The earliest recorded grave in this cemetery is for Jacob Landes, who passed away at age 12 on May 12, 1811.

“Jacob Landes’ family lived in Lockbourne and Landis Street is named after the family,” said Lockbourne Mayor Christie Ward.

The last interment in Landes Cemetery is John Plum’s, who was 10 when he passed away in February 1859. With more than four decades between the first and last burials and no identifiable clusters of deaths within a specific year, the idea that a majority of the burials was due to a plague comes into question.

What is not disputable is the grave of John Decker in the Decker Cemetery, a family plot in a field near the Lockbourne Post Office. Decker passed away in 1828 and his burial site is commemorated with a plaque noting Decker’s history as a Revolutionary War Patriot.

Pvt. John Reid—a veteran of the War of 1812 and John Decker’s brother-in-law—was born in 1792, passed away in 1838 and is also buried in the Decker Cemetery, along with fellow War of 1812 veteran Pvt. Luke Decker, the son of John Decker.
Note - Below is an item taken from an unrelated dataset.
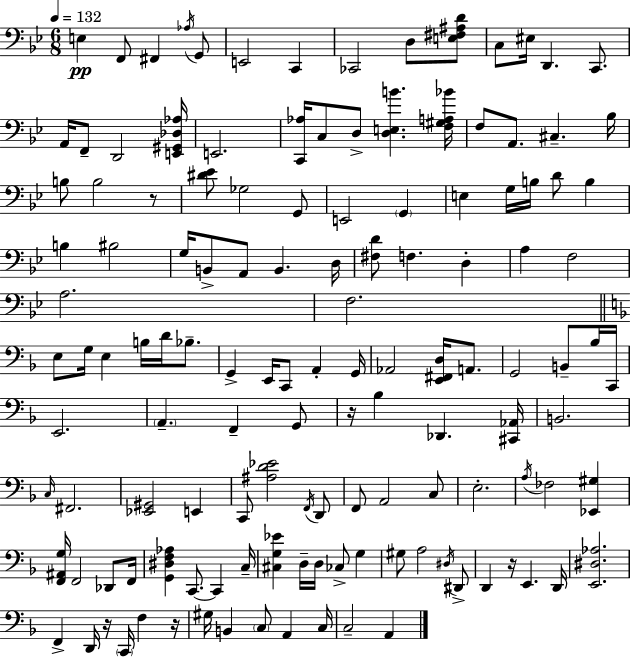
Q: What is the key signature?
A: BES major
Civil War veterans Jacob Mourer and Pvt. John Parkinson are buried in other village cemeteries—which include the Old Lockbourne Cemetery and the Ray Watkins Cemetery—along with World War I veteran Oscar Ruechel, who served in the U.S. Army in 1918.

“These veterans are part of Lockbourne’s history and are to be remembered for their service in preserving our freedoms. We are thankful for their commitment to this country,” said Lockbourne Village Administrator Jane McJunkin.

The interment generating the most public interest of its day was for Israel Jordan, who passed away at age 80 in 1903 following a four-day search, according to uncredited newspaper articles of the time.

Jordan walked away from his home in Pharisburg, Ohio (Near Marysville) without notice on Feb. 4, bought a train ticket to Cincinnati and, after a relative notified police of his great uncle’s disappearance, was discovered two days later in a Kentucky stable.

Jordan, in poor health and suffering from exposure, was taken to an infirmary in Cincinnati.

A doctor in his hometown offered to provide a place for him to stay if he could be transported back to Pharisburg, but before a distant relative could pick him up, he passed away in Cincinnati on Feb. 7.

He was later buried in the Decker Cemetery.

According to Ward, Lockbourne is responsible for the upkeep of cemeteries within village limits.

“In 2013, Operation Flag led by Joe Testa with ROTC students from Grove City High School, Franklin Heights High School and Westland High School restored the tombstones in the Old Lockbourne Cemetery,” said Ward. “A rededication ceremony was held on May 27, 2013.”